1.Temyizen incelenen Bölge Adliye Mahkemesi kararının bozmaya uygun olduğu, kararda ve kararın gerekçesinde hukuk kurallarının somut olaya uygulanmasında, delillerin takdirinde bir isabetsizlik bulunmadığı, bozmanın kapsamı dışında kalarak kesinleşmiş olan yönlere ilişkin temyiz itirazlarının incelenmesinin artık mümkün olmadığı gibi bozmaya uyulmakla karşı taraf yararına kazanılmış hak oluşturan yönlerin de yeniden incelenmesinin hukuken mümkün olmadığı anlaşılmakla; aşağıdaki paragraf kapsamı dışındaki temyiz itirazları yerinde görülmemiştir.

2.İlk Derece Mahkemesinin 2019/275 Esas, 2022/225 Karar sayılı kararıyla; kadın yararına aylık 2.500,00 TL tedbir nafakası, 2.500,00 TL yoksulluk nafakasına karar verilmiş, hüküm kadın vekili tarafından erkeğin davasının kabulü, kusur belirlemesi, ziynet alacağı davası, vekâlet ücreti ve reddedilen tazminat miktarları yönünden, erkek vekili tarafından ise kadının davasının kabulü, kusur belirlemesi, tazminatlar, nafakalar, ziynet alacağı davası ve vekâlet ücreti yönünden istinaf edilmiş olup istinaf incelemesi yapan Bölge Adliye Mahkemesince bozma kararı öncesi verilen ilk kararıyla İlk Derece Mahkemesi kararının kaldırılarak her iki davanın fer'îleri ile birlikte reddine karar verilmiştir. Karar taraf vekillerince temyiz edilmiş olup Dairemizin 06.12.2023 tarihli, 2023/4908 Esas, 2023/5992 Karar sayılı kararı ile boşanmaya sebebiyet veren olaylarda erkeğin kadına nazaran ağır kusurlu olduğu ve her iki davanın kabulü şartlarının gerçekleştiği belirtilerek kararın bozulmasına karar verilmiştir. Bölge Adliye Mahkemesi tarafından bozma sonrası verilen ikinci kararında kadın yararına takdir edilen aylık 500,00 TL tedbir nafakasının, 25.10.2022 tarihli celseden itibaren taleple bağlı kalınarak aylık 3.000,00 TL'ye çıkartılmasına, kararın kesinleşmesinden itibaren ise yoksulluk nafakası olarak devamına karar verilmiş olup yukarıda da belirtildiği üzere kadın vekilinin, kadın yararına hükmedilen nafakalara yönelik kanun yolu itirazı olmamasına rağmen erkek yararına oluşan bu usuli kazanılmış hak gözetilmeksizin, bozmadan sonra, kadın yararına hüküm altına alınan tedbir ve yoksulluk nafakası miktarlarını erkek aleyhine olacak şekilde arttırması doğru olmayıp bozmayı gerektirmiştir.

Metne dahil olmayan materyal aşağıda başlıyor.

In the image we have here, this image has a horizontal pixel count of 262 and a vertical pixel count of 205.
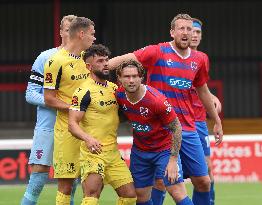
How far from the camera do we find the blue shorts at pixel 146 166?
727 cm

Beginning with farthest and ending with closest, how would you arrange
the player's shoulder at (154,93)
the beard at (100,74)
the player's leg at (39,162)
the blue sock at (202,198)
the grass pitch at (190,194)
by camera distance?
1. the grass pitch at (190,194)
2. the player's leg at (39,162)
3. the blue sock at (202,198)
4. the beard at (100,74)
5. the player's shoulder at (154,93)

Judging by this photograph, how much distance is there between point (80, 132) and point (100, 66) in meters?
0.62

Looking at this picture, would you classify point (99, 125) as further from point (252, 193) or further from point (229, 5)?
point (229, 5)

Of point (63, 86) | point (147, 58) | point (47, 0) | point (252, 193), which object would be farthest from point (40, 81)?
point (47, 0)

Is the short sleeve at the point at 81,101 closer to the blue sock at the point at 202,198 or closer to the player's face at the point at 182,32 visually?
the player's face at the point at 182,32

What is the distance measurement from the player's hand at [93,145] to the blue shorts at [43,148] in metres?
1.23

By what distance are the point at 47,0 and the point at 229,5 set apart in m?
4.92

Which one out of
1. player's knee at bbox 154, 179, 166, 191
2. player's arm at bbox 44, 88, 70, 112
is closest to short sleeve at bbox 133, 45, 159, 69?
player's arm at bbox 44, 88, 70, 112

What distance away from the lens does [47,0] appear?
2262 centimetres

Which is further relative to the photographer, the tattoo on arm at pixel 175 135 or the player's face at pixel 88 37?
the player's face at pixel 88 37

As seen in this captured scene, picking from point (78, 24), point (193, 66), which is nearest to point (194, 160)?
point (193, 66)

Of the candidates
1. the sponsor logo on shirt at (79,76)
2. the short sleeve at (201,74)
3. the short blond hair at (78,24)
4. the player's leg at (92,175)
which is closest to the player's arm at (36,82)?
the sponsor logo on shirt at (79,76)

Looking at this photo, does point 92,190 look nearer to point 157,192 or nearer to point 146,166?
point 146,166

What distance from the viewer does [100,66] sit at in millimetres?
7137
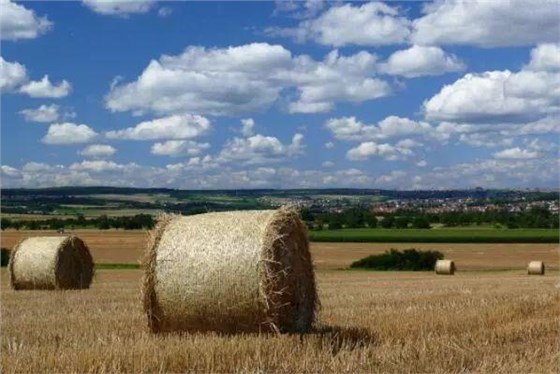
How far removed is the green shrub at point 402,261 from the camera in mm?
45781

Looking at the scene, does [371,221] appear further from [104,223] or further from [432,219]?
[104,223]

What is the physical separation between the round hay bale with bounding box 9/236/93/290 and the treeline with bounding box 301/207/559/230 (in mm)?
50022

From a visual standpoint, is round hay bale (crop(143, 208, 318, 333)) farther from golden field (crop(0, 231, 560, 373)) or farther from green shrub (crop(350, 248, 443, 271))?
green shrub (crop(350, 248, 443, 271))

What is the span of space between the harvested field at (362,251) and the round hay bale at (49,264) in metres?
17.6

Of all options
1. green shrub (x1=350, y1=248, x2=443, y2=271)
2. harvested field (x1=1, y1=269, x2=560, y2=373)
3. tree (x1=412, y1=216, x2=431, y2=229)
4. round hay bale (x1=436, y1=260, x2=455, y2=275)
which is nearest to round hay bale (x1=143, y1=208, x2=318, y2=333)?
harvested field (x1=1, y1=269, x2=560, y2=373)

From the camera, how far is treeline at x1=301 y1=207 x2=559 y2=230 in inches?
2933

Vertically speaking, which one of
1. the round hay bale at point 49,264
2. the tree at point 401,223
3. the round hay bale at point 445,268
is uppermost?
the round hay bale at point 49,264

Ne var ki bu yanlışlığın giderilmesi yeniden yargılama yapılmasını gerektirmediğinden 6100 sayılı Kanun’un 370 inci maddesinin ikinci fıkrası hükmü uyarınca kararın ilgili bentler yönünden düzeltilerek onanması gerekmiştir.

VI. KARAR

Açıklanan sebeplerle;

1.Davalı-karşı davacı erkek vekilinin aşağıdaki bendin kapsamı dışında kalan diğer temyiz itirazlarının REDDİNE,

2.Bölge Adliye Mahkemesi kararının hüküm fıkrasının 4 numaralı bendinde yer alan "Davacı kadın lehine daha önce takdir edilen 500,00 TL tedbir nafakasının 25.10.2022 tarihli celseden itibaren ve tahsilde tekerrüre sebep olmaksızın taleple bağlı kalınarak 3.000,00 TL'ye çıkartılmasına, kararın kesinleşmesinden itibaren yoksulluk nafakası olarak ödenmesine, fazlaya ilişkin istemin reddine" ibaresinin çıkarılarak yerine "Kadın yararına daha önce takdir edilen aylık 500,00 TL tedbir nafakasının 25.10.2022 tarihli celseden itibaren aylık 2.000,00 TL daha artırılarak 2.500,00 TL'ye çıkarılmasına, kararın kesinleşmesinden sonra tedbir nafakasının yoksulluk nafakasına dönüştürülmesine, fazlaya ilişkin talebin reddine" ibaresinin yazılması suretiyle temyize konu kararın DÜZELTİLEREK ONANMASINA,

Temyiz peşin harcının istek halinde yatırana iadesine,

Dosyanın İlk Derece Mahkemesine, kararın bir örneğinin Bölge Adliye Mahkemesine gönderilmesine,

19.09.2024 tarihinde oy birliğiyle karar verildi.